3. Respect the Space

If you’re going to get serious about writing, then you need to get serious about writing. This means treating it with respect.

If you designate an area in your house to writing, then that space can only be for writing.

Don’t browse Facebook in that space, don’t watch Netflix in that space, don’t play video games in that space.

Consider your writing area a sacred place where only good thoughts can grow, and make sure your family knows this too.

I told my husband that we could no longer throw our junk there and walk away. In fact, I told him not to put anything there without my permission.

I also asked my husband to remind me not to put anything unrelated to writing in that space — ’cause I’m guilty of it, too!

4. Make it Yours

Your writing area should make you feel good.

De-cluttering your space doesn’t mean making it an empty space — you can, and should, surround yourself with inspirational objects.

Before I took back my writing space, I would sit there and feel gross and heavy just looking at all the junk hogging all the room.

Now, when I slide into that chair, I feel actual joy.
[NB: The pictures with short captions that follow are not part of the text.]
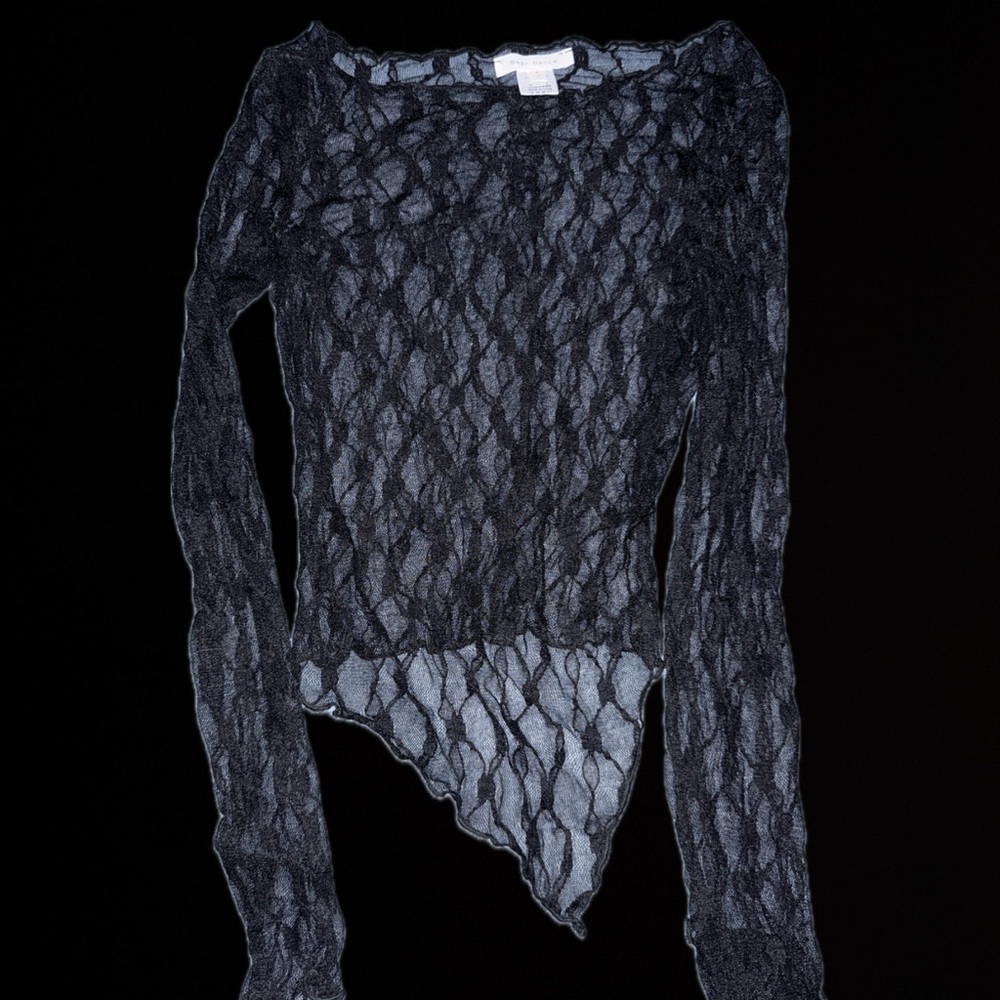 Dolls Kill asymmetric sheer top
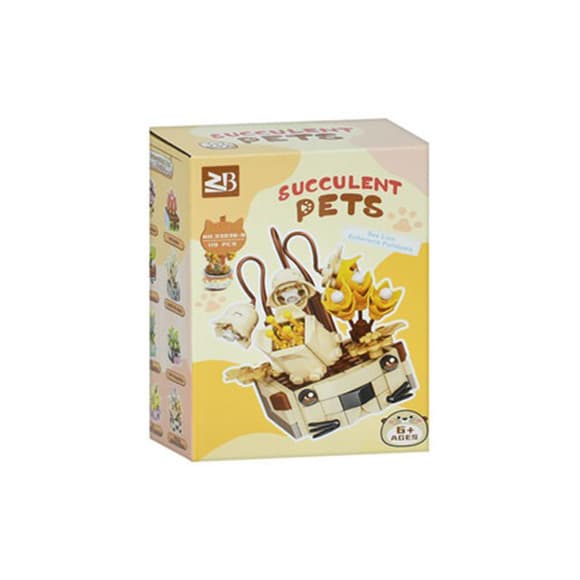 Дитячий конструктор "Квіти у вазі" 33036-8, 119 деталей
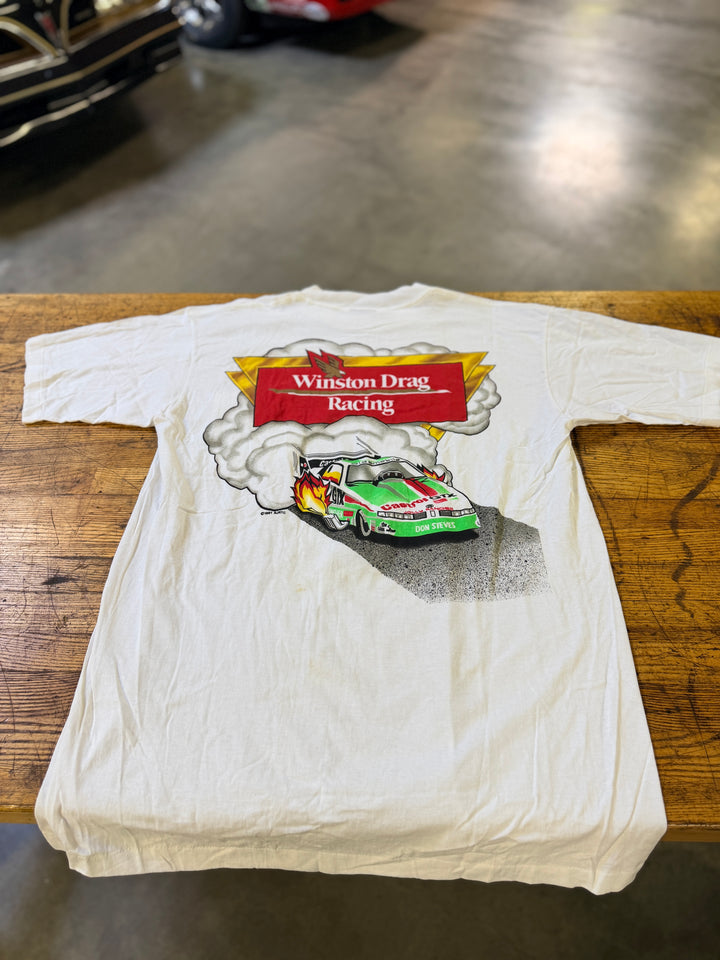 Vintage 1991 Winston US Nationals Tee XL John Force Castrol GTX NHRA Indy Shirt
After I finished cleaning my area, I just sat there and drank it all in. I found myself smiling for no reason.

If there are quotes that move you to work, print them out and hang them up! If there are pictures you love, include them! Make sure your writing space is yours.
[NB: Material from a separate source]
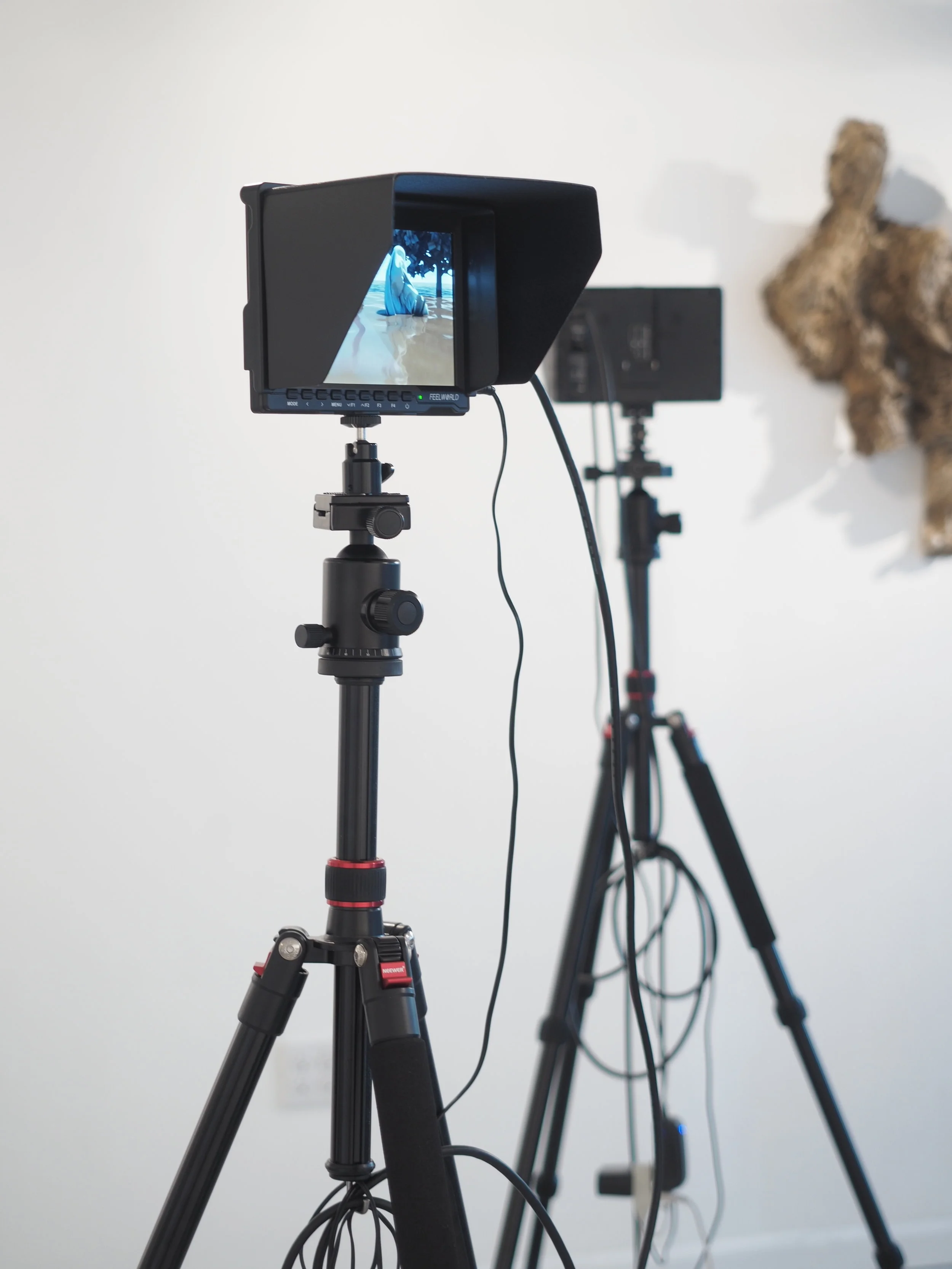 Ghosts (of Concordia) Installed at Lens Gallery (Boston)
For me, I have a Walt Whitman quote, a dreamcatcher, a lithograph of Jack Kerouac’s On the Road, a painting of the Eiffel Tower, and a sweet note from my husband. They all bring me joy.


5. Add a Touch of Life

It is scientifically proven that plants can improve your productivity and your happiness .
To me, this sounds like a perfect excuse to buy yourself flowers every week! After all, you spend $5 on coffee every morning — why not put one or two of those white mochas toward a longer-lasting and (debatably) prettier-to-look-at writing charm?


6. Create Good Habits

Because your writing space is new to you, it may feel strange to work in it!
It’s not bad to write in other places, but it would be a shame to let such a perfect area go to waste by spending all your good writing in other places.
If you find yourself at home, writing in a place that isn’t your writing area, move to work in your space.

I believe doing this will train your mind to work better in your writing area. The reason I can no longer consistently work well on the couch is because I have spent way too many hours (read: days) watching Netflix there.

Some days, when I’m trying to work on the couch, no matter how hard I try to resist, I still end up re-watching an entire season of Grey’s Anatomy. I’ve put (a shameful amount of) hours into training myself that Couch = Netflix. Trying to work there is almost pointless.

But, in a similar way, you can train yourself to think Writing Space = Writing.


I get that writing doesn’t always come when we want it to. Believe me, I get it. But, I’ll be honest with you, taking back my writing space has been one of the easiest, yet most effective, tricks in getting myself to write more.

It may seem like a daunting task, tackling that growing pile of things you just don’t have time to find a place for.

But it is so worth the effort! Not only will your home feel cleaner, but you’ll also be so excited about your “brand new” writing space that you’ll be rearing to get to work.

What are ways you’ve made your writing space your own? Leave a comment about what works for you!

2 thoughts on “6 Simple Ways to Take Back Your Writing Space

  1. Thanks for a great post. I have to agree on the importance of having your own space but I too unfortuantely let mine become a dumping ground for homeless items from around the house. I will be moving soon and am lucky in that I will have an entire room dedicated to being my home office/library and I can’t wait… I have promised myself that I will not let it become another lost and found depository. Good luck with your space and enjoy your writing.